3 Main way to repair hair transplant donor scars

Hair transplant donor scars depends on the patient's hair length and the experience of the physician. In terms of technique, strip incisions leave recognizably different scars than follicular unit extractions. Strip incision techniques will leave a linear scar on the scalp, while follicular unit extraction leaves 1mm, round-shaped scars around the donor areas. Scars caused by follicular unit extraction are less visible than scars caused by other techniques.

hair loss

There are 3 methods of hair transplant donor scar repair used on patients :

1. Scar revision with suture - Most common & simplest way

This is a method of scar repair that involves improving the appearance of the scar. Correct most donor scars is by removing the scar tissue and reclosing the affected area.

This alone can help minimize its visibility. Generally, there is a 90% chance that the scar will improve with scar revision.
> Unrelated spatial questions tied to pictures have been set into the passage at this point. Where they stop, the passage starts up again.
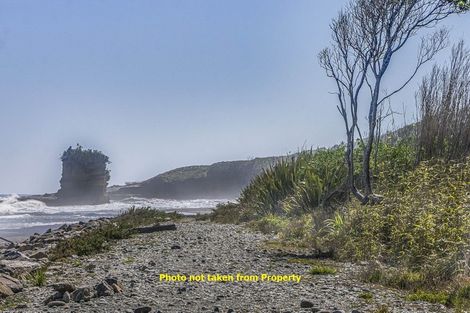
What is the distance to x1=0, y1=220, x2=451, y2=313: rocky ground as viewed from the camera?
5551mm

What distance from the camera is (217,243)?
1157cm

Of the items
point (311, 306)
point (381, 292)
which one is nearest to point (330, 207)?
point (381, 292)

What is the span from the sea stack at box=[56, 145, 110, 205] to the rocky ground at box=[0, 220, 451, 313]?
65.5 meters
Other possibilities include a 9% chance that the scar will remain the same, and a small 1% chance that the scar will be worse.

2. Placement of FUE into scar - Very popular way of scar repair

Follicular unit extraction (FUE) is the process in which hair graft follicles are selectively extracted from the donor area without removing a strip of tissue.

This process can also be used to fill in the donor scar. It involves removing hair from the body or head and placing it into the scar tissue at the back of the head. Usually 50% to 90% of the grafts grow in scars, making the scarred areas of the scalp much less visible.

3. Botox injections around the scar area - No exact recommendation on the amount of Botox

The use of BOTOX injection into the donor area to prevent stretching of the scar is a relatively new concept that has been recently introduced to hair transplant surgery.

The research has not been done on a large number of patients yet. It mainly compared the effect of injection of BOTOX on the width of the donor scar on one side to the other side in post hair transplant surgery follow up visits. Because of the shortage of the number of experimented cases it is hard to conclude what is the best dose for BOTOX injection in and around the donor wound.